A sketch of a proof that $c(n)=p_{DO}(n)$ can be found here; it involves a simple manipulation of Ferrers diagrams. The rest seems easiest to do with generating functions.
First note that in
$\prod_{k\ge 1}\frac1{1+x^k}=\prod_{k\ge 1}(1-x^k+x^{2k}-+\dots)\;,$
the individual $x^n=x^{k_1}x^{k_2}\dots x^{k_m}$ terms are positive or negative according as $m$ is even or odd, and therefore
$\prod_{k\ge 1}\frac1{1+x^k}=\sum_{k\ge 0}\big(p_E(k)-p_O(k)\big)x^k\,:$
a partition $(k_1,k_2,\dots,k_m)$ is counted positively when $m$ is even and negatively when $m$ is odd.
Similarly, in
$\prod_{k\ge 0}(1-x^{2k+1})$
the $x^n$ terms are all of the form $x^{2k_1+1}x^{2k_2+1}\dots x^{2k_m+1}$, where the $k_i$ are distinct, and the term is positive for even $m$ and negative for odd $m$, so
$\prod_{k\ge 0}(1-x^{2k+1})=\sum_{k\ge 0}(-1)^kp_{DO}(k)x^k\;.$
If we can show that
$\prod_{k\ge 0}(1-x^{2k+1})=\prod_{k\ge 1}\frac1{1+x^k}\;,\tag{1}$
we’ll be able to conclude that $p_E(k)-p_O(k)=(-1)^kp_{DO}(k)$ and hence that $p_{DO}(k)=(-1)^k(p_E(k)-p_O(k))$.
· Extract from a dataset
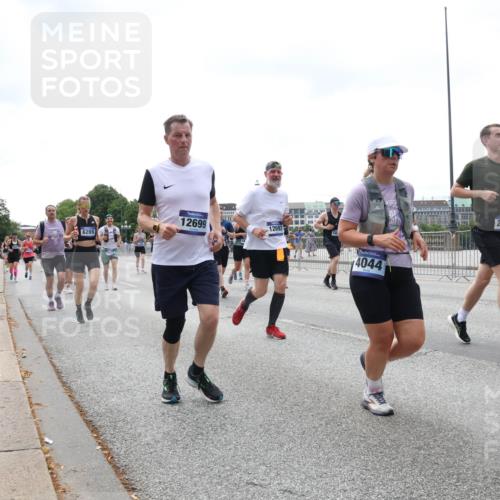 29.06.2025 - hella hamburg halbmarathon Lena Gebhardt http://msf.ph/oto/8402379 29.06.2025 10:40:54 Lombardsbrücke 12699, 12692, 6289, 4044, 2299, 1075, 1317, 1323, 1731, 2042, 2173, 2206, 2299, 2762, 2763, 2805, 2858, 3121, 3293, 3306, 3432, 3694, 4044, 4234, 4411, 4530, 4612, 4638, 4774, 4775, 4906, 4972, 5059, 5086, 5225, 5549, 5702, 5753, 6088, 6098, 6163, 6229, 6278, 6280, 6289, 6474, 6842, 7293, 7661, 7829, 7956, 8053, 8054, 8378, 8391, 8429, 8430, 8751, 8769, 9009, 9237, 9962, 10269, 10407, 10644, 10835, 11053 meine-sportfotos.de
To prove $(1)$, observe that
$\begin{align*} \prod_{k\ge 1}\frac1{1+x^k}&=\prod_{k\ge 1}\frac{1-x^k}{1-x^{2k}}\\\\ &=\frac{\prod\limits_{k\ge 1}(1-x^k)}{\prod\limits_{k\ge 1}(1-x^{2k})}\\\\ &=\frac{\prod\limits_{k\ge 1}(1-x^{2k})\prod\limits_{k\ge 0}(1-x^{2k+1})}{\prod\limits_{k\ge 1}(1-x^{2k})}\\\\ &=\prod_{k\ge 0}(1-x^{2k+1})\;. \end{align*}$